BEGIN

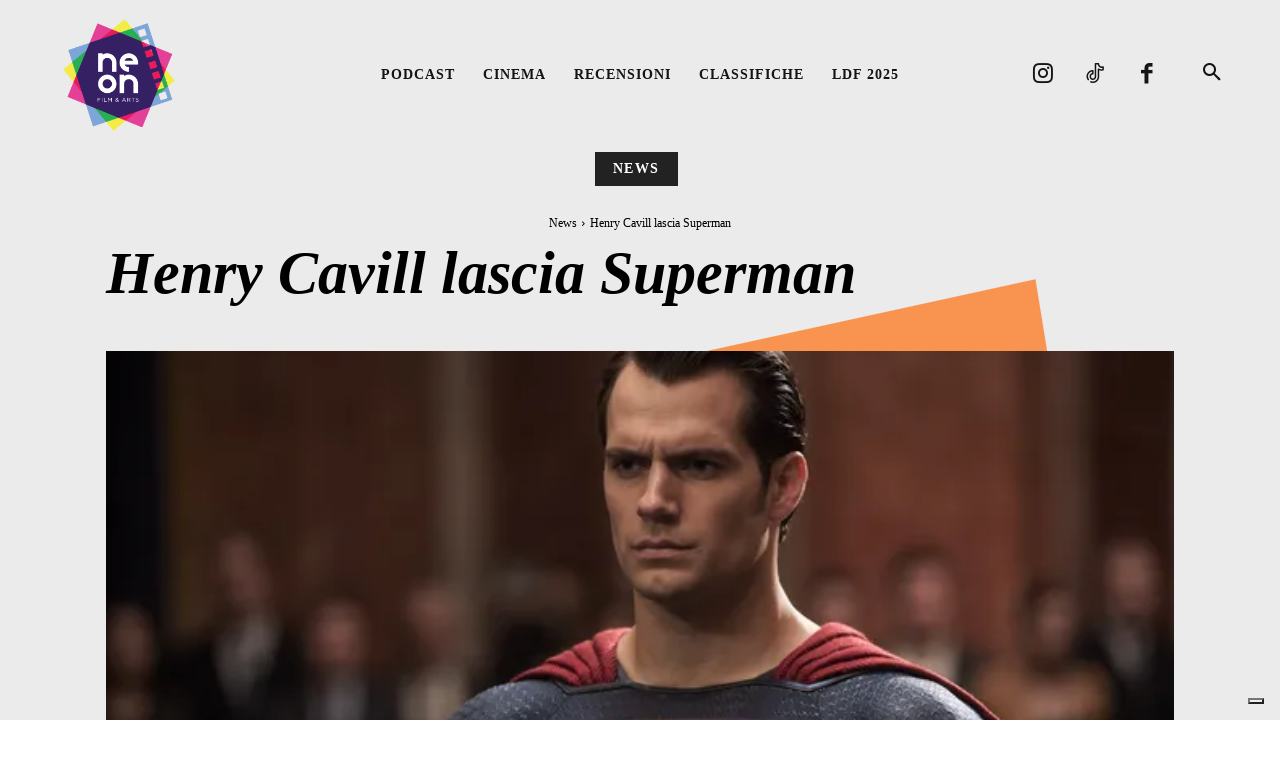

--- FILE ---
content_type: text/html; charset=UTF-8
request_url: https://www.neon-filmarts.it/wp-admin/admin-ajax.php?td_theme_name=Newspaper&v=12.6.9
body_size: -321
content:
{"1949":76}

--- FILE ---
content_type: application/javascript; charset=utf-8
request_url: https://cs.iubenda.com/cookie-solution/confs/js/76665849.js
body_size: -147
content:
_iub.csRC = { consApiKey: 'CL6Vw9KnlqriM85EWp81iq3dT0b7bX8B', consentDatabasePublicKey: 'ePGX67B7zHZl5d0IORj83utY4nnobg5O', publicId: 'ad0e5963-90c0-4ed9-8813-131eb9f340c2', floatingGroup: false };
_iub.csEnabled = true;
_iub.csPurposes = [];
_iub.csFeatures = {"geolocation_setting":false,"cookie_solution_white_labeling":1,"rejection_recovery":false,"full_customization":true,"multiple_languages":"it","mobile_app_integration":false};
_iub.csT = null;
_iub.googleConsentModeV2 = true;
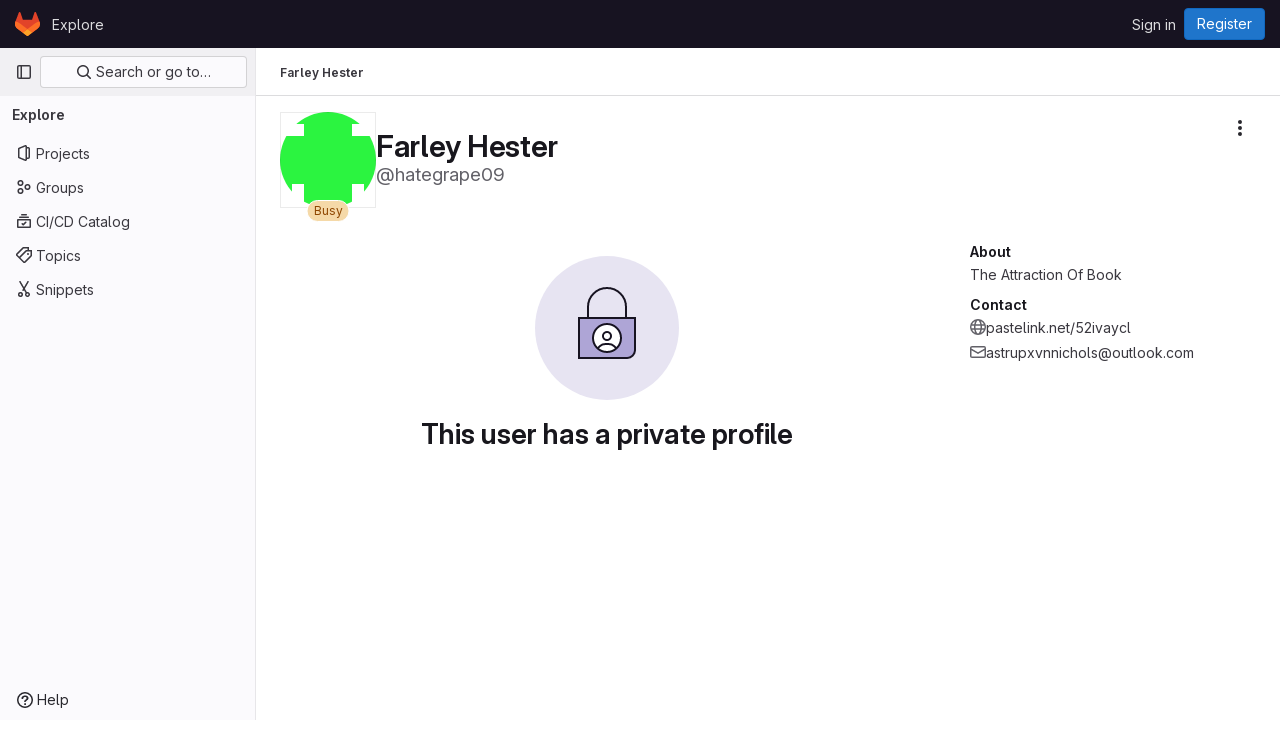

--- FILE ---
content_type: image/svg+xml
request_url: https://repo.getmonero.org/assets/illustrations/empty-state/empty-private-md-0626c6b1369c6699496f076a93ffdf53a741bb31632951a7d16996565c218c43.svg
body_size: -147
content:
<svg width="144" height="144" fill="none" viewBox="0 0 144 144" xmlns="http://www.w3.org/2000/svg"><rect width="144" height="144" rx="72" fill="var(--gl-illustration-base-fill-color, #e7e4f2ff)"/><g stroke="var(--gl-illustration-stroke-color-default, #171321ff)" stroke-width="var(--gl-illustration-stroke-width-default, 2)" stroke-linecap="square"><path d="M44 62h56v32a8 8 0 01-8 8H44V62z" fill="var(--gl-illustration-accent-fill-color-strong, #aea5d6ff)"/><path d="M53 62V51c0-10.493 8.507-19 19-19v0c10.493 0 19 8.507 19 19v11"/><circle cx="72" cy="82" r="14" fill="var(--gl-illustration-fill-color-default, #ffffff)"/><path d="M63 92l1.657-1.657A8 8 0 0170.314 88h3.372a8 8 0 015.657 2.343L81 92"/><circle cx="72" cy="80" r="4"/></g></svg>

END

Tally the lines of the material that contain the word "charset" and say the number, nothing more.

2